* [DIRECTIONS FOR THIS TASK] For this task, output exactly the lines of the material below starting at the line with "A Student of African Wildlife" and ending at the line with "Gas que se obtiene"; pictures are to be excluded.

>>>>>

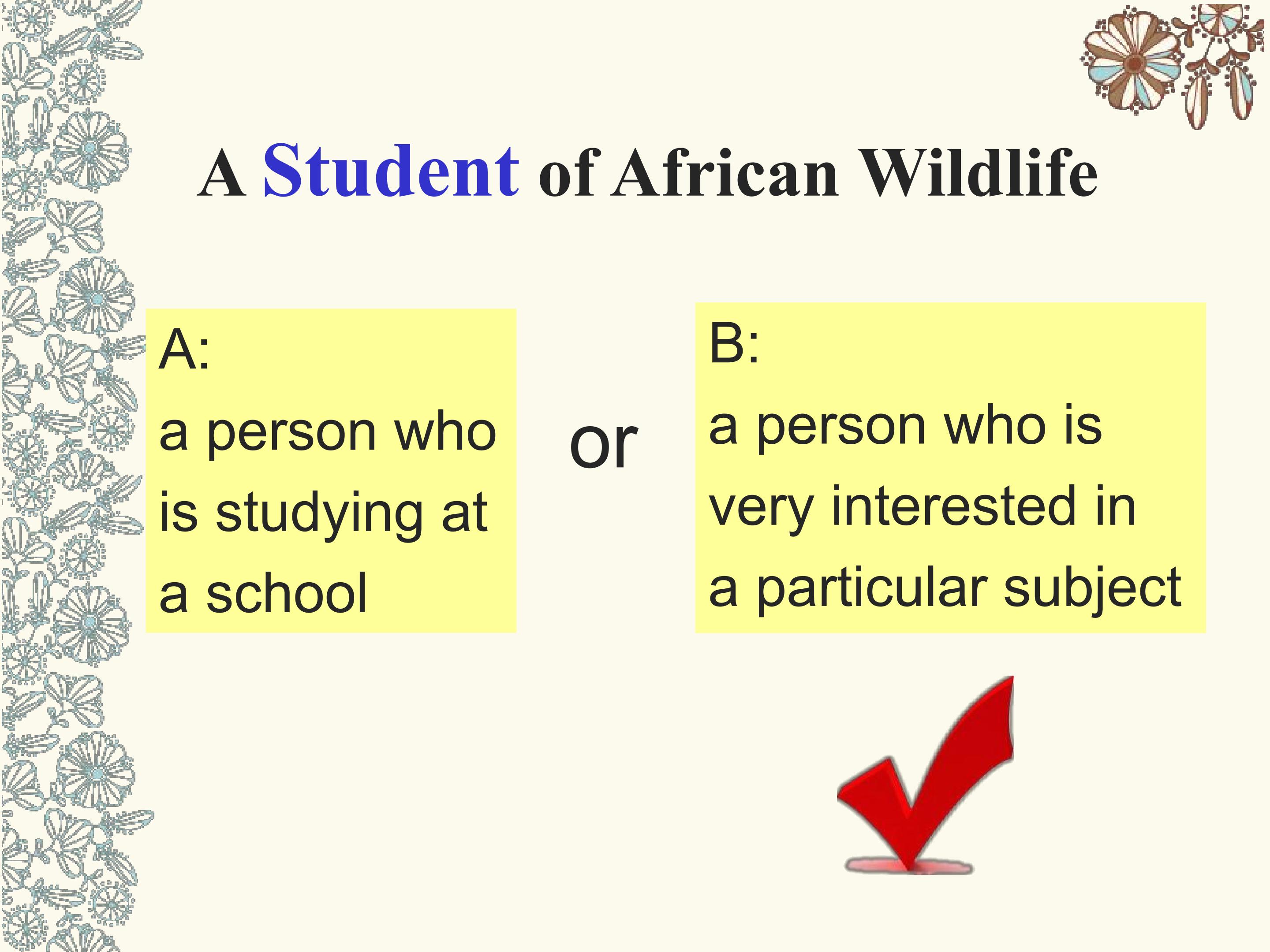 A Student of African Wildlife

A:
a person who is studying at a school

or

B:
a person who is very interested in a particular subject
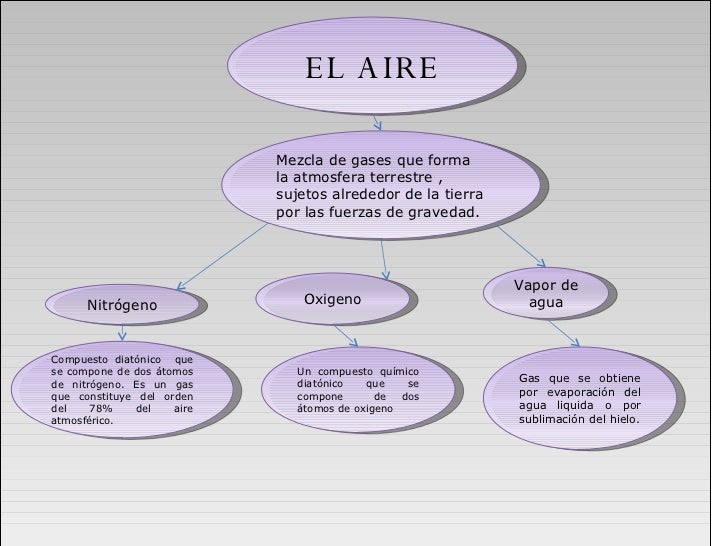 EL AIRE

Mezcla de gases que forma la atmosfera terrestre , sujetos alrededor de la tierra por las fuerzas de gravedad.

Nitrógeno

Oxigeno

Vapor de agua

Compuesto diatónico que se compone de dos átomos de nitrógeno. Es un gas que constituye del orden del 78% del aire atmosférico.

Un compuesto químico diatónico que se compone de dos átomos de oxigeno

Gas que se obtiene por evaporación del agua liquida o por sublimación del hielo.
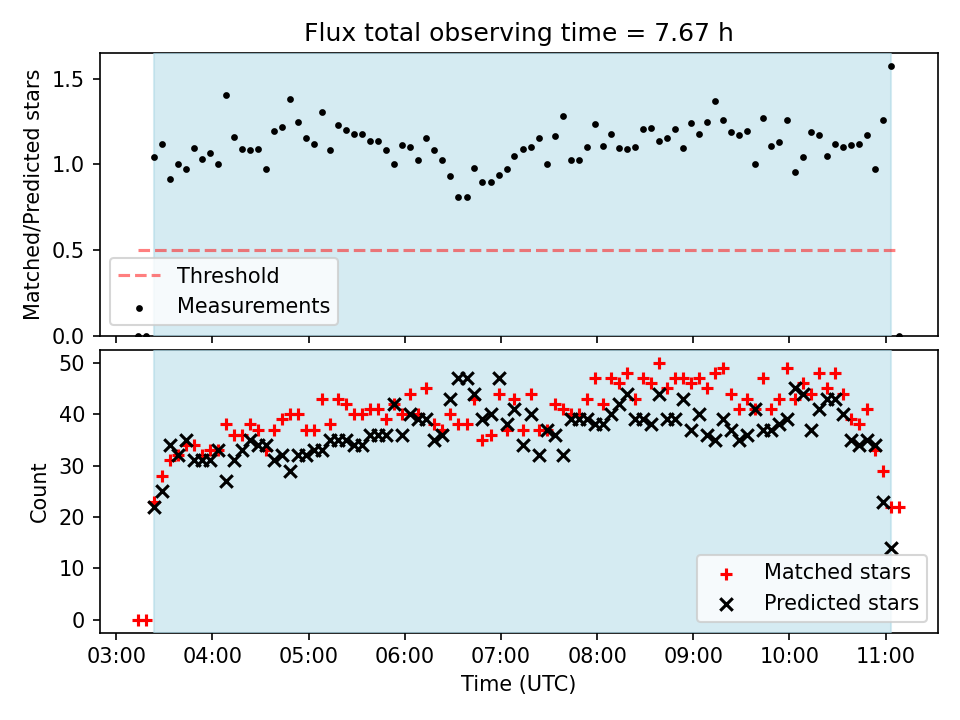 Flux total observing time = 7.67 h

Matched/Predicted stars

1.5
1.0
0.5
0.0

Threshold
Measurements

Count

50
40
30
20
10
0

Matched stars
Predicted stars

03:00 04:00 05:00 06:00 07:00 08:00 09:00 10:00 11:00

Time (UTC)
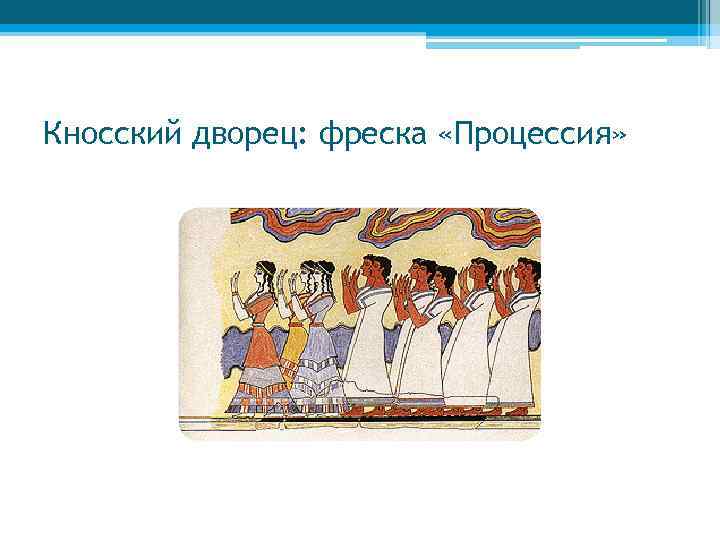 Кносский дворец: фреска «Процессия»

<<<<<
>>>>>

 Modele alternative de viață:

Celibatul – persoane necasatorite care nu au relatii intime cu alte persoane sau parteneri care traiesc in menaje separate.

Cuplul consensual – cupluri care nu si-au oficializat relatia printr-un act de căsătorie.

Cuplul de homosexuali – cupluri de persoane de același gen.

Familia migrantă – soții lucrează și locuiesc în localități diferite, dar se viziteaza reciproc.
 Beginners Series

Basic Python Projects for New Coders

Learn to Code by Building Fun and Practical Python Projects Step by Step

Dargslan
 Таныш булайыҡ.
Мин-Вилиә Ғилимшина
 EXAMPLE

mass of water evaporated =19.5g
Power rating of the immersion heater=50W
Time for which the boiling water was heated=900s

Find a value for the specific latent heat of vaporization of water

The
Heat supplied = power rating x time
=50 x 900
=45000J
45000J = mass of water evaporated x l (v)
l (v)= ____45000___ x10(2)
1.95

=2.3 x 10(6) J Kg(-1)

<<<<<

* [TASK ANSWER]
 A Student of African Wildlife

A:
a person who is studying at a school

or

B:
a person who is very interested in a particular subject
 EL AIRE

Mezcla de gases que forma la atmosfera terrestre , sujetos alrededor de la tierra por las fuerzas de gravedad.

Nitrógeno

Oxigeno

Vapor de agua

Compuesto diatónico que se compone de dos átomos de nitrógeno. Es un gas que constituye del orden del 78% del aire atmosférico.

Un compuesto químico diatónico que se compone de dos átomos de oxigeno

Gas que se obtiene por evaporación del agua liquida o por sublimación del hielo.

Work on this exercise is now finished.